Hospitals: Never end an interview without stating the next step. No more radio silence. If a candidate isn’t moving forward, have a clear, honest, timely process to let them know.

Many hospitals fear backlash (the post that goes viral) from giving real reasons for disqualifying candidates. Maybe:

  • Their references weren’t great.

  • They wanted too much money.

  • They just weren’t a fit. (Overtalked, under-talked, didn’t provide direct answers to questions, leadership style is abrasive, they don’t know their numbers, etc.)

But instead of transparency, HR dodges the conversation, leaving candidates in limbo. It’s unkind to the candidate. Hospitals risk damaging their reputation within the hiring network by failing to inform candidates when they are no longer being considered for a position.

Here’s the solution: Set clear hiring expectations from day one. Make decisions fast. Communicate them faster.

The Takeaway: The Future is Strategic, Not Reactive

Over the next six months:

Hospitals need to think ahead, move fast, and be transparent.
Candidates need to be flexible, responsive, and financially smart.

The healthcare job market is changing—those who adapt now will lead the industry forward.
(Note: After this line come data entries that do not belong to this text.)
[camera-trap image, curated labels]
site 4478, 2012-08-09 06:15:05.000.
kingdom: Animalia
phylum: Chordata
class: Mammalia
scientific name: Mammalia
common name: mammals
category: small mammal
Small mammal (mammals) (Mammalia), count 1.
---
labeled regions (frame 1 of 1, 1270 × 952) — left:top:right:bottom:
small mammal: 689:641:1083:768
And for the executive search market and the billionaire staffing firms dominating healthcare recruitment?

We need to do better.

There are 4,259 acute care hospitals in the U.S. today. Of the top five staffing firms, the top three rake in billions annually—yet the hiring process has never been more inefficient, expensive, and chaotic.

Since 2020, healthcare recruitment has turned into a noisy, messy battlefield, with startups and legacy firms fighting for market share. Hospitals that want to work with firms or need to —Be upfront about what you need, your budget and your expectations. Focus on finding the right partners for your hospital and take action. When the hospital, candidate, and hiring strategies align, the opportunities are endless.

As of January 2025, the American Hospital Association (AHA) reports 6,093 hospitals in the U.S., employing 5.6 million healthcare professionals (U.S. Bureau of Labor Statistics, January 2025). The U.S. hospital services market hit $1.4 trillion in 2024, with projections to reach $2.05 trillion by 2030.

This industry needs every RN, physician, Revenue Cycle Manager, and, yes, recruitment and search partner working smarter, better, and faster.

Hire wisely, find the right partners, and build the workforce that will sustain and grow healthcare in the future.

Nicole Barbano, Founder and Principal - Hunter Ambrose Int.